Out of all substances known, Cannabis is the most benevolent. I prefer to call it an "herb" and save that other unsavory term for real drugs like coke, smack, and meth. I'm an herbivore, not a druggie.


----------



## BigSoupey (Feb 5, 2016)

I knew this would snag y'all panties


----------



## Zspy1985 (Feb 9, 2016)

Anything you grow is a drug I guess....


----------



## qwizoking (Feb 9, 2016)

Cannabis and its constituents are a pretty potent drug


----------



## drolove (Feb 9, 2016)

and its my favorite drug of all


----------



## qwizoking (Feb 9, 2016)

I always say cannabis is like water to me. I need it to survive but sometimes i want something more. At the same time if im dehydrated i dont wanna chug coolaid i chug some water


----------



## Me & My friend (Feb 9, 2016)

Msmagicbeans said:


> the shit i smoke is just a plant


A plant I smoke is just the shit!

My marijuanas are useless without me.


----------



## Msmagicbeans (Feb 10, 2016)

Me & My friend said:


> A plant I smoke is just the shit!
> 
> My marijuanas are useless without me.


who is this? is this you or your friend or you both typing at the same time


----------



## Me & My friend (Feb 10, 2016)

Msmagicbeans said:


> who is this? is this you or your friend or you both typing at the same time


That would be Me, My friend.


----------



## bluntmassa1 (Feb 10, 2016)

BigSoupey said:


> just so you know


Pussy is a drug even blow jobs.


----------



## BigSoupey (Feb 11, 2016)

bluntmassa1 said:


> Pussy is a drug even blow jobs.


Anything that isn't food or drink that alters the way the body functions normally is considered a drug. I don't think b j s or va jay jay count, regardless of your addiction to giving them.


----------



## BigSoupey (Feb 11, 2016)

ttystikk said:


> WHAT?!
> REALLY??
> I guess I better go straight then!
> 
> ...


Coming out the closet is fine. Don't turn your back on it bro...stay gay


----------



## fandango (Feb 11, 2016)

el roacho said:


> I suck dick for cocaine!


Oh..so that was you last night?


----------



## BigSoupey (Feb 11, 2016)

alchemistere said:


> Adrenaline is also drug. Just so you know ;P ... guess that means we are all drugs ... made of drugs ... function by means of drugs ... or drug factories. We are all drugs.

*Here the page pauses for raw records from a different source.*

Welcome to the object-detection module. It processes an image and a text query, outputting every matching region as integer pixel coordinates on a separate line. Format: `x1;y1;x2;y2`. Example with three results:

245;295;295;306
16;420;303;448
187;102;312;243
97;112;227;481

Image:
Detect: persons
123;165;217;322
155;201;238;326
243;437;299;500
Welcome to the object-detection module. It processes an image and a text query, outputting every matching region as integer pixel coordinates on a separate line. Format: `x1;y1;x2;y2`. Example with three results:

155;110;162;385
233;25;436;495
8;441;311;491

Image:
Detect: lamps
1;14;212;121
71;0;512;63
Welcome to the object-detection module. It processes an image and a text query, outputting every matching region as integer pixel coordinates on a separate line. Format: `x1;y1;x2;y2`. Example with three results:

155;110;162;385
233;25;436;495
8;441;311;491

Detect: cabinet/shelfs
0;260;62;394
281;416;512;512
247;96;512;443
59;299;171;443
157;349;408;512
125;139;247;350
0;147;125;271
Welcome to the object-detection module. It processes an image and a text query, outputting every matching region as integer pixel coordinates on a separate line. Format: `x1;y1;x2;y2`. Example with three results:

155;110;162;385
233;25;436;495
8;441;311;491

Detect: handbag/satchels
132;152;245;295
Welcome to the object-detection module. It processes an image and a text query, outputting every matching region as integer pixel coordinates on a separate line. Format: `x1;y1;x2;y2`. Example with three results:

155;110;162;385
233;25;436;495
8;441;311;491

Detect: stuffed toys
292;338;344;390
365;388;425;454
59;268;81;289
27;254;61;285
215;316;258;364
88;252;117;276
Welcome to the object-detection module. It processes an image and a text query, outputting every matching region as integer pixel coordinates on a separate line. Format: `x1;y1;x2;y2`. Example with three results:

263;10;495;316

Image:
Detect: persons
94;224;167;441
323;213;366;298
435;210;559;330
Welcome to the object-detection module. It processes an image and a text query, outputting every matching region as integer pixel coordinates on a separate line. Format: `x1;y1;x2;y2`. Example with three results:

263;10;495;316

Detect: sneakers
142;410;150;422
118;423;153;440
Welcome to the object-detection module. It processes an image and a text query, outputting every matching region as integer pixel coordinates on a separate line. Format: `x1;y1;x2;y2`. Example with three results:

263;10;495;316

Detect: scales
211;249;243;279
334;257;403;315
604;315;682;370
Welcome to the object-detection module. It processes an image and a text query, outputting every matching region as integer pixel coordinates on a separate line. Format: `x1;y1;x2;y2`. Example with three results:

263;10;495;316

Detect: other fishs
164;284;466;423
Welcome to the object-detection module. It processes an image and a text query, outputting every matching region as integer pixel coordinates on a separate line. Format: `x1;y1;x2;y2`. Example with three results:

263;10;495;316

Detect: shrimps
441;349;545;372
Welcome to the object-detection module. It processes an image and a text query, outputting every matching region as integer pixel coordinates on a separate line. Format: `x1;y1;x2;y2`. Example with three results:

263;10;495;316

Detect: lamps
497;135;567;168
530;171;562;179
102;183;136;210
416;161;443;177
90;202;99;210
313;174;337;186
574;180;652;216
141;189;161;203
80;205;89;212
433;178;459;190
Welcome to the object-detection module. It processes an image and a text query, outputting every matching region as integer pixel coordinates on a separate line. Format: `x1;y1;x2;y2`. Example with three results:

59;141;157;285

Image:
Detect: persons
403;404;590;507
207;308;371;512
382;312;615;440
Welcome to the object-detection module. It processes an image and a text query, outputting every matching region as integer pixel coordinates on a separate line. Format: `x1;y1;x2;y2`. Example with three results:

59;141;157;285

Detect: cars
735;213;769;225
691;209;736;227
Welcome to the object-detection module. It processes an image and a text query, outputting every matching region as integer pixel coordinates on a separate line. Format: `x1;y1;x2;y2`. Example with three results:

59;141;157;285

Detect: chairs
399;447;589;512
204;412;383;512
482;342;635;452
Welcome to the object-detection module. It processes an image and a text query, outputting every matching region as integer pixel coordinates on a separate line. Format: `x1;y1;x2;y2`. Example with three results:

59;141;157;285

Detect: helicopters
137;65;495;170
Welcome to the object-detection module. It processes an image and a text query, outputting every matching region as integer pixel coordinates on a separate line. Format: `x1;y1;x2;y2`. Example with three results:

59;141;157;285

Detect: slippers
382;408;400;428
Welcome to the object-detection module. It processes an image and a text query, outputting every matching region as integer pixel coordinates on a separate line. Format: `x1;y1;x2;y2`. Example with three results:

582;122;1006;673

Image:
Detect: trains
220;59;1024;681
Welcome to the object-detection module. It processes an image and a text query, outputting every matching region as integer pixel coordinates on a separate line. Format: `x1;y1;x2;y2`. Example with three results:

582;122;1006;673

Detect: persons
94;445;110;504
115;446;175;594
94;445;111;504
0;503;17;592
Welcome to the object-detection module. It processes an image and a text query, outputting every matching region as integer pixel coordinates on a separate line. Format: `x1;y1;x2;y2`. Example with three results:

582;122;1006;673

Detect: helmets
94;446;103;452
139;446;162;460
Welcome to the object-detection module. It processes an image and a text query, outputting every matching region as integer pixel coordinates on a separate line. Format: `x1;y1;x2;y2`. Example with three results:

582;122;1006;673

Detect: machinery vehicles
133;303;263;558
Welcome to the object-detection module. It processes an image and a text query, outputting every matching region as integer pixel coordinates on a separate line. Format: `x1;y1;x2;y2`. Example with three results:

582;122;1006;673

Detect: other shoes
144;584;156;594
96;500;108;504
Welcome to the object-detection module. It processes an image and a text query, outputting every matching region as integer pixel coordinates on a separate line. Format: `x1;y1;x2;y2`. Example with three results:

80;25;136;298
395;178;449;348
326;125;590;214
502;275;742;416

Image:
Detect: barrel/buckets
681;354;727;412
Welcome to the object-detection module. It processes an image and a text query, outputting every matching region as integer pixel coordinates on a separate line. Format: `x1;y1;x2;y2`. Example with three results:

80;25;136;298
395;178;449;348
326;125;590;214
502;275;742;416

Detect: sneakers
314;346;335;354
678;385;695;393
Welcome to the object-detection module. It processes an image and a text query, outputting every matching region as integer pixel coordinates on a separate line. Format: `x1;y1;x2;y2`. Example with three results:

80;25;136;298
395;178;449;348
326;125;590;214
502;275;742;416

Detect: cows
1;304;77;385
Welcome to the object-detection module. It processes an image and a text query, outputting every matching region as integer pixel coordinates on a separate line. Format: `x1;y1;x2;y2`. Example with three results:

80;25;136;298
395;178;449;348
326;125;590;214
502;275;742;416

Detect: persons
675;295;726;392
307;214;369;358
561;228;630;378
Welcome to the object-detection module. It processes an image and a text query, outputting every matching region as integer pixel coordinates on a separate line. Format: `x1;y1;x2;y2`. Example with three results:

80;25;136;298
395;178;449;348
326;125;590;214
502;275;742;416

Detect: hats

Only if you doing it without your body producing it....pass that here hunter s Thompson.


----------



## qwizoking (Feb 11, 2016)

Wait both sisters?
Lying ass. Bitches out here choosin man


----------



## BigSoupey (Feb 11, 2016)

qwizoking said:


> Wait both sisters?
> Lying ass. Bitches out here choosin man


Well I got three ...at least one isnt


----------



## qwizoking (Feb 11, 2016)

He's always grumpy


----------



## CC Dobbs (Feb 11, 2016)

BigSoupey said:


> Yikes bro....that's rude...


If you come to a Cannabis chatroom and say ignorant shit you should remember to wear a helmet, and pads.


----------



## BigSoupey (Feb 11, 2016)

qwizoking said:


> He's always grumpy


 How can you be grumpy on a weed site? Well bob Marley apparently beat women... So I guess weed really isn't that peaceful....a lot of dr say it makes people unstable wit moods and aggressive ..... Wish people were proving them wrong. Guess not


----------



## BigSoupey (Feb 11, 2016)

CC Dobbs said:


> If you come to a Cannabis chatroom and say ignorant shit you should remember to wear a helmet, and pads.


Weeds a drug bro. It is. It shouldn't. Be scheduled class 1. But. It is..... The fact that it is a canni site should be a buffer to rude people.... You must be outta weed cause your acting like a dik....they even state were all adults here and to stop the rude shit. Guess your not an adult? Or just a grump ?


----------



## bluntmassa1 (Feb 11, 2016)

BigSoupey said:


> Anything that isn't food or drink that alters the way the body functions normally is considered a drug. I don't think b j s or va jay jay count, regardless of your addiction to giving them.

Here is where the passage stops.